Textauszug:

□ □ □ □ □

Wir von ANIch rühmen uns ganz gerne damit, das gesamte Spektrum, alle Formen und Farben, Größen und Arten der Animation zu berücksichtigen. Zwar mit klaren Schwerpunkten, aber stets mit einem interessierten Blick für die vielen, kleinen Nischen. Beispielsweise mit folgendem Artikel, der uns in die Welt des Puppentheaters und der Marionetten führt. Jetzt könnte man sich denken “Marionetten? Was gibt es dazu noch zu sagen, was zu Zeiten der Augsburger Puppenkiste nicht schon gesagt wurde?” Darauf gibt es eine klare Antwort: “Puppentheaterkino für Kleinkinder in optimiertem, kindgerechtem 3D” – Neugierig geworden?
Überlassen wir den Produzenten selbst die Einführung:
“Ab Februar 2013 bringt die Puppenschau (einem Unternehmen, das sich auf die Umsetzung von Puppentheaterstücken für das Kino spezialisierte) ausgezeichnete Puppentheaterstücke aus ganz Deutschland für die allerjüngsten Zuschauer auf die große Leinwand. Das Besondere: Erstmals wird mit einer speziell auf Kinderaugen abgestimmten 3D-Technik auf die besonderen Bedürfnisse der jungen Zielgruppe eingegangen. Wunderbar ruhige Bilder und herausragende Stücke laden auch kleine Kinder dazu ein, sich angstfrei in den 3D-Räumen umzusehen, und den uralten Zauber des Puppentheaters im Kino neu zu entdecken.
Der erste Film der Reihe zeigt das bekannte Märchen nach Wilhelm Hauff Kalif Storch in einer Inszenierung des 100 jährigen Marionettentheaters Bad Tölz aus München. Grundlage des Stückes ist die Theaterfassung des Märchens von Elga Blumhoff- Schadt des Münchner Marionettentheaters, die den liebenswerten Orientalismus des Hauffschen Märchens mit einer bodenständigen Kasperl- und Pepperl-Geschichte verbindet.”

□ □ □ □ □

Datensätze:
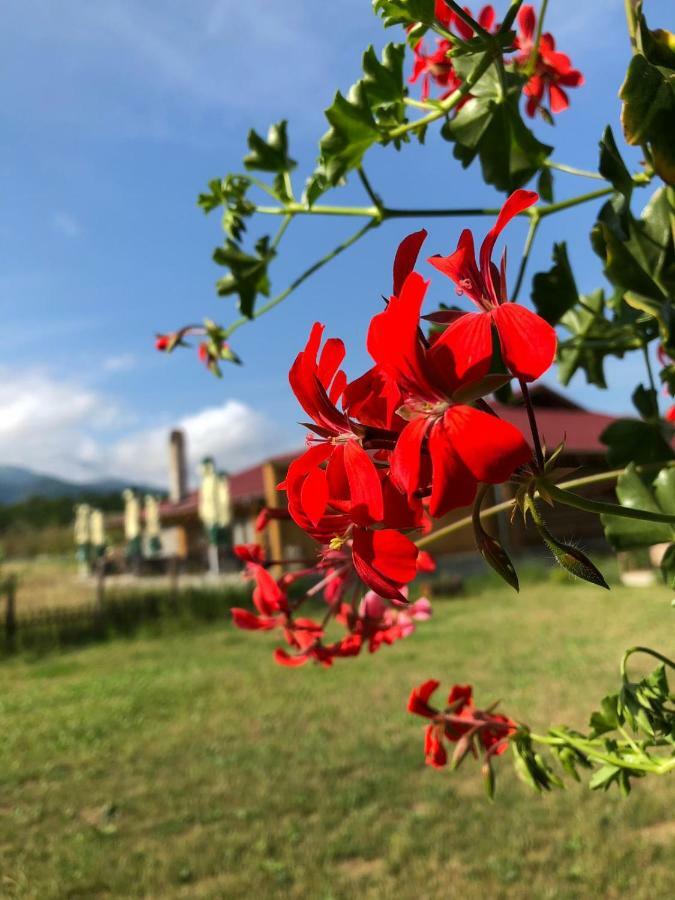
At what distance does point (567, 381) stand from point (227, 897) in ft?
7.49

□ □ □ □ □

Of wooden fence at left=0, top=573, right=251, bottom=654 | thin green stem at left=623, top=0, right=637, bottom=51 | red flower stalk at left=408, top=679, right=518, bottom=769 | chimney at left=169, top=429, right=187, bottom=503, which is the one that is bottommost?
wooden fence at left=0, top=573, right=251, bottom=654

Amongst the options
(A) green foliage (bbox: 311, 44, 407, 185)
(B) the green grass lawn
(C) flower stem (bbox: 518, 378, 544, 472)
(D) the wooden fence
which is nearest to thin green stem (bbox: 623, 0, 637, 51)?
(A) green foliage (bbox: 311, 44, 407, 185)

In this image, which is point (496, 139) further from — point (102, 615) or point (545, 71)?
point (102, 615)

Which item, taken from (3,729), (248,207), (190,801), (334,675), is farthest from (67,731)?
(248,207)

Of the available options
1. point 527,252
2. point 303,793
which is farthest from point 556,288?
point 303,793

□ □ □ □ □

Zu erledigende Schritte:
1) Prüfen Sie, ob die folgenden Aussagen mit dem Textauszug über das Puppentheaterkino übereinstimmen, und belegen Sie jede Antwort mit Ja oder Nein sowie einem wörtlichen Zitat: (a) Die Puppenschau bringt ab Februar 2013 Puppentheaterstücke auf die Kinoleinwand. (b) Der erste Film der Reihe zeigt ein Märchen der Brüder Grimm. (c) Eine auf Kinderaugen abgestimmte 3D-Technik war schon vor dieser Reihe im Einsatz.
2) Führen Sie den Textauszug über das Puppentheaterkino im Anschluss an seinen letzten Satz fort.
Die Daten haben mit dem Textauszug über das Puppentheaterkino nichts zu tun.

Die Antworten:
1)
(a) Ja: „Ab Februar 2013 bringt die Puppenschau (einem Unternehmen, das sich auf die Umsetzung von Puppentheaterstücken für das Kino spezialisierte) ausgezeichnete Puppentheaterstücke aus ganz Deutschland für die allerjüngsten Zuschauer auf die große Leinwand.“
(b) Nein: „Der erste Film der Reihe zeigt das bekannte Märchen nach Wilhelm Hauff Kalif Storch“
(c) Nein: „Erstmals wird mit einer speziell auf Kinderaugen abgestimmten 3D-Technik auf die besonderen Bedürfnisse der jungen Zielgruppe eingegangen.“

2)
Über den Film und seine Story
Kalif Storch wurde mit über 40 Jahren alten Puppen gedreht – auf Basis ähnlich alter Tonbandaufnahmen, die für den Film aufwändig digitalisiert wurden. Man könnte also sagen, die ultimative Symbiose aus traditioneller Puppenanimation und den neuesten Aufnahmetechniken. Man muss kein Fan von Puppentheater oder Marionetten sein, um die Faszination dieses Experiments zu begreifen.
Zum Inhalt: Weil der Pepperl eine Klassenarbeit verhauen hat, muss er den Dachboden des Großvaters aufräumen. Dort finden er und Kasperl in einer Kiste ein altes Buch mit Zaubersprüchen. Als sie zum Spaß einen der Sprüche aufsagen, beginnt der Teppich doch tatsächlich zu fliegen und befördert die Beiden mitten hinein in das Märchen vom Kalifen und seinem Großwesir, die von einem bösen Zauberer in Störche verwandelt werden.
Der Film dauert 63 Minuten und richtet sich an Kinder ab 3 Jahren. In die deutschen Kinos wird er am 28. Februar 2013 kommen. Den Trailer zum Film findet ihr am Ende des Artikels.
Regie: Albert Maly-Motta & Paul Stutenbäumer
Produktion: Marco Del Bianco, Paul Stutenbäumer
Puppenspieler: Albert Maly-Motta, Karl-Heinz Bille, Elke Bille, Florian Markel u.a.
Kindgerechtes 3D – Was bedeutet das?
Speziell für die Filme der Puppenschau haben Regisseur Paul Stutenbäumer und Produzent Marco Del Bianco das 3D-Verfahren an die Bedürfnisse der jüngsten Zuschauer angepasst. Dabei berücksichtigen die stereoskopischen Aufnahmen beispielsweise den kleineren Augenabstand von Kindern. Erstmals sollen Kleinkinder auf diese Weise 3D stressfrei wahrnehmen können. Aber auch ein Absetzen der 3D-Brille soll ohne Weiteres möglich sein, da die Konvergenz der Bilder immer auf der jeweils handelnden Person liegt. So wird gewährleistet, dass die wichtigsten Bildelemente stets scharf bleiben, auch wenn ein Kind seine Brille abnehmen sollte.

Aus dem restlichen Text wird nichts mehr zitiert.